But we can’t ignore the weather.  If it’s colder or hotter than usual, we notice.  If it rains, oh so anguishingly, all the summer long, we notice.  Weather makes or breaks our vacation plans.  It intrudes forcibly into even the most shut-in life via heating bills, ice dams, and flooded basements.


Climate scientists wonder what will it take for folks to wake up to the terrible threats of global warming.  The stakes could not be higher.  In a recent speech, former Vice President Al Gore warned that “emitting greenhouse gases at current levels would bring a screeching halt to human civilization and threaten the fabric of life everywhere on the Earth.”  Did that get us to change our behavior?  


For many of us, such proclamations are too abstract.  The threat of mass extinctions is too abstract, the melting of glaciers and arctic sea ice is too far away.  But, when our local weather starts to change significantly, we will start to wake up.
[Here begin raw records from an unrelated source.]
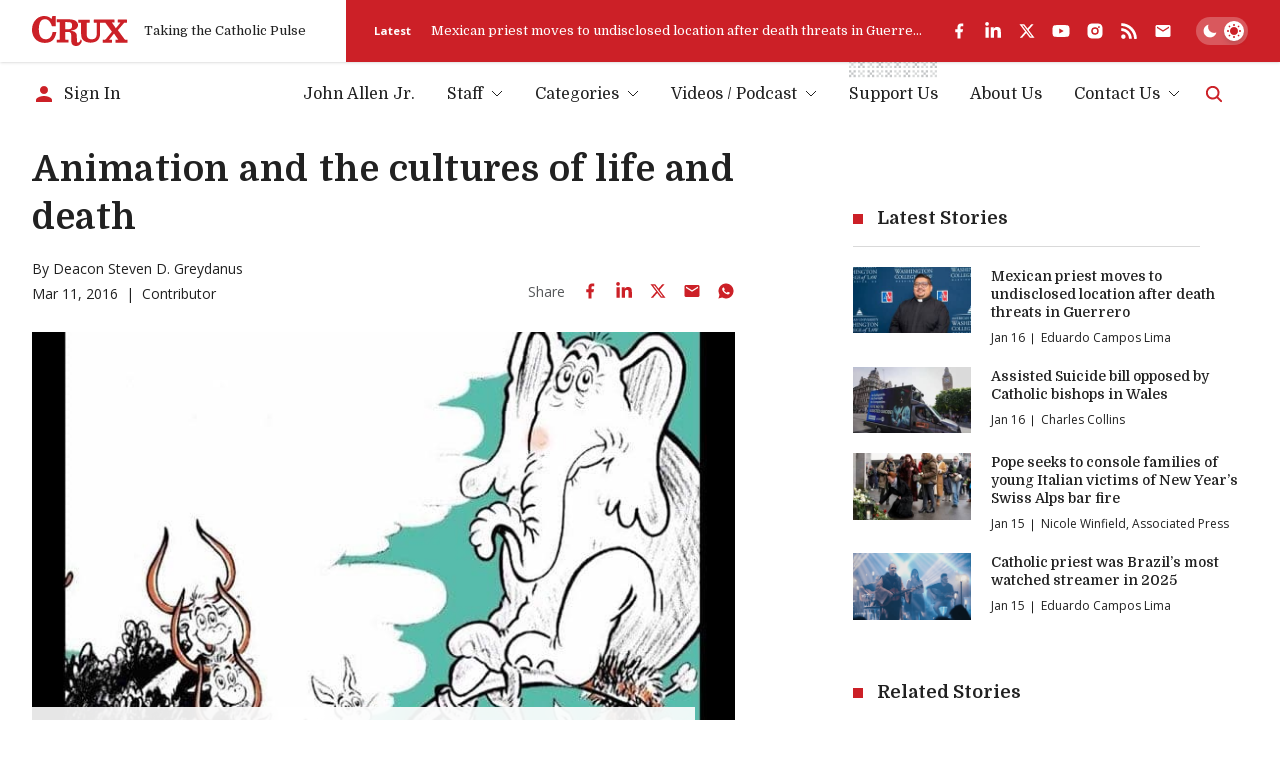

--- FILE ---
content_type: text/html; charset=utf-8
request_url: https://www.google.com/recaptcha/api2/aframe
body_size: 268
content:
<!DOCTYPE HTML><html><head><meta http-equiv="content-type" content="text/html; charset=UTF-8"></head><body><script nonce="34oMHLARevkDz7b0x5rRyQ">/** Anti-fraud and anti-abuse applications only. See google.com/recaptcha */ try{var clients={'sodar':'https://pagead2.googlesyndication.com/pagead/sodar?'};window.addEventListener("message",function(a){try{if(a.source===window.parent){var b=JSON.parse(a.data);var c=clients[b['id']];if(c){var d=document.createElement('img');d.src=c+b['params']+'&rc='+(localStorage.getItem("rc::a")?sessionStorage.getItem("rc::b"):"");window.document.body.appendChild(d);sessionStorage.setItem("rc::e",parseInt(sessionStorage.getItem("rc::e")||0)+1);localStorage.setItem("rc::h",'1768668157352');}}}catch(b){}});window.parent.postMessage("_grecaptcha_ready", "*");}catch(b){}</script></body></html>

--- FILE ---
content_type: text/x-component
request_url: https://cruxnow.com/author/nicole-winfield?_rsc=16fhy
body_size: -382
content:
0:{"b":"0XNU1-H7YFVvV4ThYFzil","f":[["children","author",["author",{"children":[["author","nicole-winfield","d"],{"children":["__PAGE__",{}]}]}],null,[null,null],false]],"S":false}


--- FILE ---
content_type: application/javascript; charset=utf-8
request_url: https://fundingchoicesmessages.google.com/f/AGSKWxVs1Lw0LlEx8yRlEMdklvL4djQ-nm72ZG9m1lbse8K1VfbohDZAT3ZbtIyUmgHXN_hNrgd4PBlZRJk8jjDUAXwBxkvjrlE4SsCzBdeKEA6vaDH8NJFJqUYDujC8b9_ZZig_N7mZ9KrpGksyidUHnNrcn1SHTgHoJFg2S1m73mziQy1KD0REgDBhTGLo/_/iframe-mgid-_admin/ads//ad/popup._smartads__collect/ads/
body_size: -1290
content:
window['dd1295e5-0e1a-4469-b494-25b005bf99c1'] = true;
We will notice when storms the strength of Hurricane Katrina hit the Atlantic coast several times a year.  We’ll notice when the lack of winter snow in the the mountains of Colorado and New Mexico depopulates the west.  We’ll notice when fruit can no longer be grown in California and maple-syrup trees flee northward.  We’ll start to care when polar ice melt laps at the streets of our coastal Maine towns.  


Through their daily walk to school, I give my children this gift: you may sleep in a warm room, you may eat imported bananas on your breakfast cereal, you may snuggle with your stuffed sea turtles as real sea turtles make their last stand in the tropical seas, but you will also pay some mind, every day, to the texture of the wind, the color of the air, the whispering ice, and the lilac buds beginning to swell.  


As you walk between the warmth of your house and the safety of your school, you will have your small daily reckoning with Mother Nature and you will make your peace with her.  It’s not too cold to go out.  It’s not too wet.  It’s not too hot.  There aren’t too many mosquitoes.  This is my gift to you.